+++ SUPPLIED DATA +++

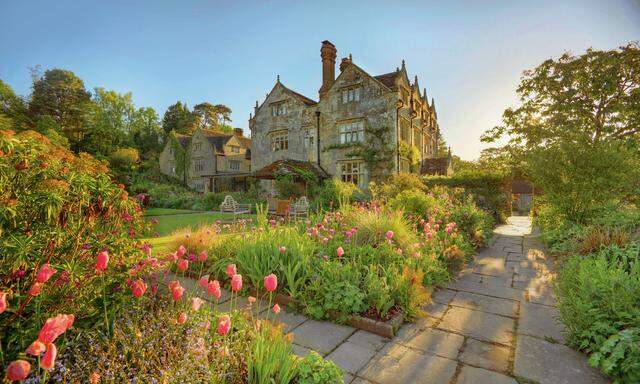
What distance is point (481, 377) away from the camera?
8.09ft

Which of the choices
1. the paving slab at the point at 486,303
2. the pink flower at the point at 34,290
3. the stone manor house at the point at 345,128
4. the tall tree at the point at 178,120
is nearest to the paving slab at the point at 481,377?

+++
+++ SUPPLIED DATA +++

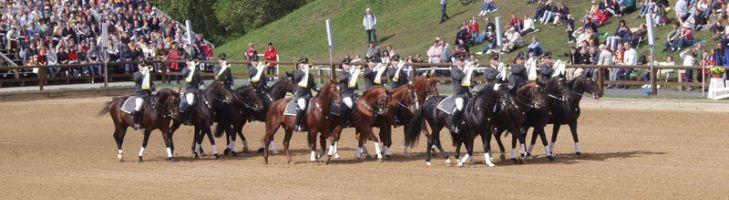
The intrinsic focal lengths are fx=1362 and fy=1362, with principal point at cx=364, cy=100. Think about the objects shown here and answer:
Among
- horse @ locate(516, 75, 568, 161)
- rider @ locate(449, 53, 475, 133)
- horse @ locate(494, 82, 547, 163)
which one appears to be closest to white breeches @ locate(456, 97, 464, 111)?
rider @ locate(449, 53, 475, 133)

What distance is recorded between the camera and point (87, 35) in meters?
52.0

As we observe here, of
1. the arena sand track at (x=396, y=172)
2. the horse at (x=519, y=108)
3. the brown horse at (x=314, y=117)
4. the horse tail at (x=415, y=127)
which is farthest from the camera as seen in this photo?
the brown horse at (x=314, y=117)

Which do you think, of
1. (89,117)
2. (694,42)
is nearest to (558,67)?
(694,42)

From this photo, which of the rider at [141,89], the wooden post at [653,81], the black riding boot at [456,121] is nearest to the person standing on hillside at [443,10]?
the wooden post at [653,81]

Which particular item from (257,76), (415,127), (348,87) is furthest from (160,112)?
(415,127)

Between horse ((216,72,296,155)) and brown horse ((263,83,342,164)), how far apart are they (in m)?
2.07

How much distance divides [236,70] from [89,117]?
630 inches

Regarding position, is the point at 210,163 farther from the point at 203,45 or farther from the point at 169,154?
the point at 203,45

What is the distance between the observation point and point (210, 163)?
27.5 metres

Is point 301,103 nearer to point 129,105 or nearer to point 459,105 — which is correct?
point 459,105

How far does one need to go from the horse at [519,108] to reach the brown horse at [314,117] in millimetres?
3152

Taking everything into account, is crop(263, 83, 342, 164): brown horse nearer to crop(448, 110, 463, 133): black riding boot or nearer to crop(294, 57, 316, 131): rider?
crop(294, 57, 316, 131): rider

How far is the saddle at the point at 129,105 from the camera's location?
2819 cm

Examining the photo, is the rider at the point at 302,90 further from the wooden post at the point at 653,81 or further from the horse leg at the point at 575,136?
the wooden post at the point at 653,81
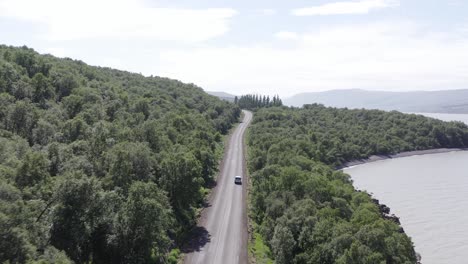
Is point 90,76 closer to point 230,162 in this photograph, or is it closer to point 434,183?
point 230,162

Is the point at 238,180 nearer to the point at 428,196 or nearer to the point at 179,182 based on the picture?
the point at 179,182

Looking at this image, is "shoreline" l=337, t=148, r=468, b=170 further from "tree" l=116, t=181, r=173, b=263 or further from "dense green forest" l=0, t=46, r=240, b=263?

+++

● **AIM**
Reproduce the listing lines verbatim, beginning with the line containing "How much distance" and continuing through the line containing "Looking at this", with both of those lines included. Omit the pictures from your answer.

● **RESPONSE TO THE TASK**
How much distance divides [236,70] from [89,117]?
630 inches

Regarding position, is the point at 210,163 farther from the point at 203,45 or farther from the point at 169,154?
the point at 203,45

What is the distance between the observation point and point (210, 163)?
27.5 metres

Is point 301,103 nearer to point 129,105 or nearer to point 459,105 — which is correct?
point 459,105

How far does one need to go from the horse at [519,108] to reach the brown horse at [314,117] in millimetres?
3152

Taking everything into account, is crop(263, 83, 342, 164): brown horse nearer to crop(448, 110, 463, 133): black riding boot or nearer to crop(294, 57, 316, 131): rider?
crop(294, 57, 316, 131): rider

How far is the saddle at the point at 129,105 from the camera's location?
2819 cm

Examining the photo, is the rider at the point at 302,90 further from the wooden post at the point at 653,81 or further from the horse leg at the point at 575,136?
the wooden post at the point at 653,81
Is point 90,76 closer to point 230,162 in this photograph, or is it closer to point 434,183?
point 230,162

Is the point at 238,180 nearer to the point at 428,196 or nearer to the point at 179,182 based on the picture?
the point at 179,182

Looking at this image, is "shoreline" l=337, t=148, r=468, b=170 further from "tree" l=116, t=181, r=173, b=263 or further from "dense green forest" l=0, t=46, r=240, b=263?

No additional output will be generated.